Se a principio la conversione, nel cristianesimo, determina il cambiamento di direzione ed il riorientamento verso Dio, nel cammino della vita la continua metanoia permette di approfondire questa direzione resistendo, con la lotta, ad eventuali insinuazioni o suggestioni volte a trovare scorciatoie e, in definitiva, fuggire dalla propria storia.

La Rivelazione e in particolare l’Incarnazione hanno reso la vicenda umana, in cui scorrono i tempi, luogo teologico e cioè itinerario in cui rintracciare la presenza di Dio che accompagna la storia dell’umanità. È per questo motivo che la spiritualità cristiana si contrappone a qualsiasi forma di potere medianico, capacità sensitiva o magica, iniziazione massonica o di altra lobby che vorrebbe suggerire il potere arcano quale strumento per stare nelle cose della vita.

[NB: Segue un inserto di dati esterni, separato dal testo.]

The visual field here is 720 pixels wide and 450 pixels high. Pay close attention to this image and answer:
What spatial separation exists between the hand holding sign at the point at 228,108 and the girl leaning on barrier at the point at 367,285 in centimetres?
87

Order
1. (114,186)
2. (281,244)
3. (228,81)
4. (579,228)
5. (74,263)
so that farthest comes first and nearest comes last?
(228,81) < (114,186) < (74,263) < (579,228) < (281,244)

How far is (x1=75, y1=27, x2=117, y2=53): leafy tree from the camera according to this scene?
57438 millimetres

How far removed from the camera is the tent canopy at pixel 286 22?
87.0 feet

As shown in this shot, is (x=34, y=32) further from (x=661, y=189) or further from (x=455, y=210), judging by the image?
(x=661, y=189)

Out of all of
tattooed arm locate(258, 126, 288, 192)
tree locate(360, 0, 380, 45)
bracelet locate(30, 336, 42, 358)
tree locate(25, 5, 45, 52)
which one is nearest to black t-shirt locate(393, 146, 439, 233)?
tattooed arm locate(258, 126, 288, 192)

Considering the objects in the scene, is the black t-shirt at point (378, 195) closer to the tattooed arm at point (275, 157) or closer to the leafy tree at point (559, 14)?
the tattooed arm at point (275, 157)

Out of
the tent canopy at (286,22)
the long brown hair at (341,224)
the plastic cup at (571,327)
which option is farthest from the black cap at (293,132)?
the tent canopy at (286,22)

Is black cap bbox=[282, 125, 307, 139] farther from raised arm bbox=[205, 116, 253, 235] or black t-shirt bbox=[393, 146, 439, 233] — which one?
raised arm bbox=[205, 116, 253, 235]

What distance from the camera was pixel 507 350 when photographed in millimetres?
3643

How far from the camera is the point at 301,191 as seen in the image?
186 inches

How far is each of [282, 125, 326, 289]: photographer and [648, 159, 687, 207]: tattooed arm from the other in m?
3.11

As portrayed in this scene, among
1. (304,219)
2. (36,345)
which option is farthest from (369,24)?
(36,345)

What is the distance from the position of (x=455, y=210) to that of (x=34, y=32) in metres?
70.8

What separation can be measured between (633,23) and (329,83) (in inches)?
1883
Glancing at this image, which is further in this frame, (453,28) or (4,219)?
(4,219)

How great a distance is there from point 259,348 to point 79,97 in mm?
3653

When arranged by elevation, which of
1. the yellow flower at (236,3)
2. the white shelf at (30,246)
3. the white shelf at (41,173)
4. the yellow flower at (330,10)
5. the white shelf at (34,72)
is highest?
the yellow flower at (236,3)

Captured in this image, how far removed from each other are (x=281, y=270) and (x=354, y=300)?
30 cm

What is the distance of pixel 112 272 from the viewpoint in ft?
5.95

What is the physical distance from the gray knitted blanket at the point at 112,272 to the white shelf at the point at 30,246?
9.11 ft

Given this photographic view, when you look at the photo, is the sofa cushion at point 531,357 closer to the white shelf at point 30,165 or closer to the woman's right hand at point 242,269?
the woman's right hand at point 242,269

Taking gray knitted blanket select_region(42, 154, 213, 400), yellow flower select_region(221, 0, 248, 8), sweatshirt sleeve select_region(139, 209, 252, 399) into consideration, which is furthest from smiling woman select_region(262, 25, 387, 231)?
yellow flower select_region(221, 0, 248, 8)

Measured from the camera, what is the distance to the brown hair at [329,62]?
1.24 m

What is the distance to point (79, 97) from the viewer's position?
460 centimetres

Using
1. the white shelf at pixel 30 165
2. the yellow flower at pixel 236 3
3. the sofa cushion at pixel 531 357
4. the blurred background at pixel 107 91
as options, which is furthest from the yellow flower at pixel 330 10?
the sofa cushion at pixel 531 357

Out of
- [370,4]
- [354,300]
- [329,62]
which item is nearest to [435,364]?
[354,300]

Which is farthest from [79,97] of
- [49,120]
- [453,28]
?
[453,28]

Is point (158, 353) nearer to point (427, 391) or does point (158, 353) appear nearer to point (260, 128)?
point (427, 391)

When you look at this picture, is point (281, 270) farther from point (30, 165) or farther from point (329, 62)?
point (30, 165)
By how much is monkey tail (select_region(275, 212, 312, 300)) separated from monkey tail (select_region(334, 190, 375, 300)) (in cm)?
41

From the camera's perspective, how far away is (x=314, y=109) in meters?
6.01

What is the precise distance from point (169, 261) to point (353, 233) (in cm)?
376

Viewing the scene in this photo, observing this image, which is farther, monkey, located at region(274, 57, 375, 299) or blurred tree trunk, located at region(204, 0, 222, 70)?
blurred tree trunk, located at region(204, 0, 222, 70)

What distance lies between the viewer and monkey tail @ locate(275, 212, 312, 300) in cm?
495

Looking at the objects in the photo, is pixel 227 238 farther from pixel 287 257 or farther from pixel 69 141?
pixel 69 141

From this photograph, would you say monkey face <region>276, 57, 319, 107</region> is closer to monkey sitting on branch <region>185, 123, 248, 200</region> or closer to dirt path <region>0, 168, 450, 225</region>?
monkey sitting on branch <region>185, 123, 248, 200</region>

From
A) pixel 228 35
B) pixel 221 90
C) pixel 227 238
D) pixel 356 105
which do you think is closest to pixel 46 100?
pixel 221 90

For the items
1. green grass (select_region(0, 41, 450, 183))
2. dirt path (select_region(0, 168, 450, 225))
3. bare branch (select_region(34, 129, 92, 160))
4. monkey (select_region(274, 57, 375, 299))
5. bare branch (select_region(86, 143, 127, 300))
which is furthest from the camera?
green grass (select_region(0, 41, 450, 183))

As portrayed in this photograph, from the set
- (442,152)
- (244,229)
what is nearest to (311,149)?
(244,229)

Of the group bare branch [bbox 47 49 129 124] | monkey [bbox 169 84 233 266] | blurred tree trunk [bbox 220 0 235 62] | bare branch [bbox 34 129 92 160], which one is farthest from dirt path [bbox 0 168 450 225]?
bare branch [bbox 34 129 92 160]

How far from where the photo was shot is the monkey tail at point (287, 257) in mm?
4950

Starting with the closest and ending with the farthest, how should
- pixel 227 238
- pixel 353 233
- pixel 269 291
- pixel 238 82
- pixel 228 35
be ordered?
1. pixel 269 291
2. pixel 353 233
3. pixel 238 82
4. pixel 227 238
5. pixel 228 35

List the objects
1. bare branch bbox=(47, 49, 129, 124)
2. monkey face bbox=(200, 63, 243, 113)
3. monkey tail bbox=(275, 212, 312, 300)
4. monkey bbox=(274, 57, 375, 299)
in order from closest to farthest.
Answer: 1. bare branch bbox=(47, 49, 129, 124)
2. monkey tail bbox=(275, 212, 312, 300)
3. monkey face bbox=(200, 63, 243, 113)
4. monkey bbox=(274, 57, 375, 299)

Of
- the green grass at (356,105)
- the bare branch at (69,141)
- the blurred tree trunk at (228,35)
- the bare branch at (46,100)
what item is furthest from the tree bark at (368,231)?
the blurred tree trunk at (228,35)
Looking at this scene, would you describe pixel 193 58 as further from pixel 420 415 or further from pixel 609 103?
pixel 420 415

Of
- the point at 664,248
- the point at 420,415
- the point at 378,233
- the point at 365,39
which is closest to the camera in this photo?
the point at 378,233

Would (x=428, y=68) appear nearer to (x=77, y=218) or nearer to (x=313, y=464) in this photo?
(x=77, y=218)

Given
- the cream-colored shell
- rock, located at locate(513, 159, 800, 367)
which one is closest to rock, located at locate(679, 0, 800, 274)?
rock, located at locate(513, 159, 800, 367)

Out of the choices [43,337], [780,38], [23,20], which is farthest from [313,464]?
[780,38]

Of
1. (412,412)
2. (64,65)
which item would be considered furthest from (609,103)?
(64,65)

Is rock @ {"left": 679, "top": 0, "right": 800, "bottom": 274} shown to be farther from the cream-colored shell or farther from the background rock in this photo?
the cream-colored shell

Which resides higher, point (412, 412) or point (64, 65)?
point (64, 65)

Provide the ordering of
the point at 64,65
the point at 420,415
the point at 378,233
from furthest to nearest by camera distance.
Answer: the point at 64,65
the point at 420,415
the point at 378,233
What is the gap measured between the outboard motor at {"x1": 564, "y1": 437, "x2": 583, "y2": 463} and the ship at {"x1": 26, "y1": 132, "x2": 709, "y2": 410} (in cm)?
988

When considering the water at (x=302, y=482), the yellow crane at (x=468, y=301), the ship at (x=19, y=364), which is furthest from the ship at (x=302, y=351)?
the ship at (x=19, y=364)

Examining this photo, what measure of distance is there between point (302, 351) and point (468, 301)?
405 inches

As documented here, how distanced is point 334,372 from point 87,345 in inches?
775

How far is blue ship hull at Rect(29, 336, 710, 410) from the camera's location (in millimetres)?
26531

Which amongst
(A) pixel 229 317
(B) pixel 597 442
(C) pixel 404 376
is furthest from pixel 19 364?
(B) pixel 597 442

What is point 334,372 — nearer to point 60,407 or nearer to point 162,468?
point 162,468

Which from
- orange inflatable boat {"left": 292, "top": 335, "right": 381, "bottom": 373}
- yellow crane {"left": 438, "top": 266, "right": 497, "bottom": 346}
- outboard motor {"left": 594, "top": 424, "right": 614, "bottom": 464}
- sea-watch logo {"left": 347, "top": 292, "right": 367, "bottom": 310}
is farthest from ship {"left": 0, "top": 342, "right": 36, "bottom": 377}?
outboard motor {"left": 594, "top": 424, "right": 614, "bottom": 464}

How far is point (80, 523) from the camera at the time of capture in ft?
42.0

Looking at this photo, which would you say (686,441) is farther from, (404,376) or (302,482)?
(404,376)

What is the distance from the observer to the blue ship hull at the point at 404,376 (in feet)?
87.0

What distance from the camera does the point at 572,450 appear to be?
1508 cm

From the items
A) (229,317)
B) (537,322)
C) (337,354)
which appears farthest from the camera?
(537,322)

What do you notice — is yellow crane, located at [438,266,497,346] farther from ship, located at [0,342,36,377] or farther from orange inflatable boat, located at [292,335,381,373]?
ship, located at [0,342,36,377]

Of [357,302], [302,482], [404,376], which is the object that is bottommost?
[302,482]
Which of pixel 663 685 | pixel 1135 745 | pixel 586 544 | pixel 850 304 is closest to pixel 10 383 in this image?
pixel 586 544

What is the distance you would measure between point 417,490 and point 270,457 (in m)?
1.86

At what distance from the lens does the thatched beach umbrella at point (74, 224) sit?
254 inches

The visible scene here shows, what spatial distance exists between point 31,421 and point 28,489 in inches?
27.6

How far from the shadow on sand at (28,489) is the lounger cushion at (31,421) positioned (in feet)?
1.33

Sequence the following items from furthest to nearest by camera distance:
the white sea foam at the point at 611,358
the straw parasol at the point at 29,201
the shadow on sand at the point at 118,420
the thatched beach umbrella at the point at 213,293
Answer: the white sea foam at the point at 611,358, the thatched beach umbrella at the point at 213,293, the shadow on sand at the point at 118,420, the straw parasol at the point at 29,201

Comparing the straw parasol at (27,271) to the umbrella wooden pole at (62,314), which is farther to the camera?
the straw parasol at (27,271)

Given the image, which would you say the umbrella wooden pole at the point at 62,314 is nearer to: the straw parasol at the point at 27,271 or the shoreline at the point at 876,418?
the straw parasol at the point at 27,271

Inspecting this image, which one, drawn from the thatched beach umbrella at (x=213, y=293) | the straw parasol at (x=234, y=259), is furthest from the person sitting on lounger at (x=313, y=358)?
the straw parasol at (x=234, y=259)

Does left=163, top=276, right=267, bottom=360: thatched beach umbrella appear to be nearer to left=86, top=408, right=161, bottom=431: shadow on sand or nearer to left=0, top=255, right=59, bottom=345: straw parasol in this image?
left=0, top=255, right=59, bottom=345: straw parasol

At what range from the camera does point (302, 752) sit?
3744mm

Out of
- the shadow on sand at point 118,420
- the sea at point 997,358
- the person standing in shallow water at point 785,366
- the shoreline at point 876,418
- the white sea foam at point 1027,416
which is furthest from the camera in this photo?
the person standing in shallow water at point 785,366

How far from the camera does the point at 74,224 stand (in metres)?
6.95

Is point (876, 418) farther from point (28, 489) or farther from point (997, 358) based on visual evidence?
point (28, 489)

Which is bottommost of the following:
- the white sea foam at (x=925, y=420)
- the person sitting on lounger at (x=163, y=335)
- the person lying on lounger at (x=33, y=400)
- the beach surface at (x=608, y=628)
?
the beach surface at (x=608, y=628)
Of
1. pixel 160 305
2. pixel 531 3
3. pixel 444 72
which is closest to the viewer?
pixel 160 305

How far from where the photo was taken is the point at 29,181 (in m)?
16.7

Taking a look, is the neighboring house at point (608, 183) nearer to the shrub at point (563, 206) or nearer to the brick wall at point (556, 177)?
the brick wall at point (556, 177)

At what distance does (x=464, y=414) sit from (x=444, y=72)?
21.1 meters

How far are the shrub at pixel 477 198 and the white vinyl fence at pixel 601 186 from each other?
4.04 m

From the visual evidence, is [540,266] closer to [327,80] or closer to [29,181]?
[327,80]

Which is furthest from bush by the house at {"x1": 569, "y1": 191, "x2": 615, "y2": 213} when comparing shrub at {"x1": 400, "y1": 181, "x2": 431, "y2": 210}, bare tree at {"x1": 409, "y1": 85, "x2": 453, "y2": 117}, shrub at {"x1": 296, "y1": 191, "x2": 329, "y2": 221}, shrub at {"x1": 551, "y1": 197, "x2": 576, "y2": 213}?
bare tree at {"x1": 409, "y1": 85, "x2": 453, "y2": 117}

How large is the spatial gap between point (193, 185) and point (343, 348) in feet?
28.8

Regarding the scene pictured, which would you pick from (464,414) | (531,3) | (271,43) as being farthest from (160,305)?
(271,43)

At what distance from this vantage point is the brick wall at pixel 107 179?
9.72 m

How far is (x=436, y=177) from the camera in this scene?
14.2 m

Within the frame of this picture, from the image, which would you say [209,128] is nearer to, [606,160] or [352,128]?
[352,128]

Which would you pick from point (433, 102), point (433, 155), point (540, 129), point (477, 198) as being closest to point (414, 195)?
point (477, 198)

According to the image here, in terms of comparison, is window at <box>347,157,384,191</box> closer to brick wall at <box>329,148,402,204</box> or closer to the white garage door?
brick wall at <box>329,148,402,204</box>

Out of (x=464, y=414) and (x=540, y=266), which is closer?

È la relazione con l’unico Dio che si dona totalmente alla Creatura a costituire la peculiarità cristiana. Non c’è dissoluzione della propria identità e neanche distanza sacrale ma rapporto d’amore, intimità che genera una vita nuova. Il combattimento spirituale è chiamato a difendere tenacemente questo processo, si pensi alla difficoltà che l’uomo ha nel lasciarsi amare gratuitamente da Dio!

Si è portati, infatti, a scambiare la vita spirituale in una sorta di conquista per meritare lo sguardo ed il riconoscimento divino. È da ciò che scaturisce una certa severità di alcuni che credono di potere arrivare a Dio attraverso le regole, le privazioni e la rigidità morale dimenticando che l’incontro con il Creatore passa proprio per l’ammissione e la consegna della propria povertà.

È la scena evangelica dell’ultima cena a mostrarci eloquentemente questo processo. Lì i Vangeli ci riportano due  gesti dallo stesso significato, l’istituzione eucaristica e la lavanda dei piedi, in entrambi Cristo porta a compimento il suo approssimarsi all’umanità. Il pane che consegna è il suo Corpo spezzato per continuare ad amare e nutrire gli amici, il chinarsi per lavare i piedi consegna la sua regalità e il suo amare sino alla fine. Non c’è più distanza al punto che Lui ha invertito i ruoli, la creatura è servita e nutrita e, di conseguenza, non ha più bisogno di cercare con fare difensivo la propria autoaffermazione.

Tale icona evangelica costituisce il riferimento principe per assumere la dovuta postura nel combattimento spirituale. Non si tratta di lottare per dimostrare qualcosa ma per custodire la propria identità, il dono ricevuto. È la mitezza e l’umiltà di cuore del Maestro a testimoniare l’atteggiamento della vita spirituale e a consegnarla ad ogni persona di buona volontà.

È necessario farsi lavare i piedi da Cristo, Pietro a principio resisterà e poi lascerà fare anche se solo dopo la Pasqua ne comprenderà il significato.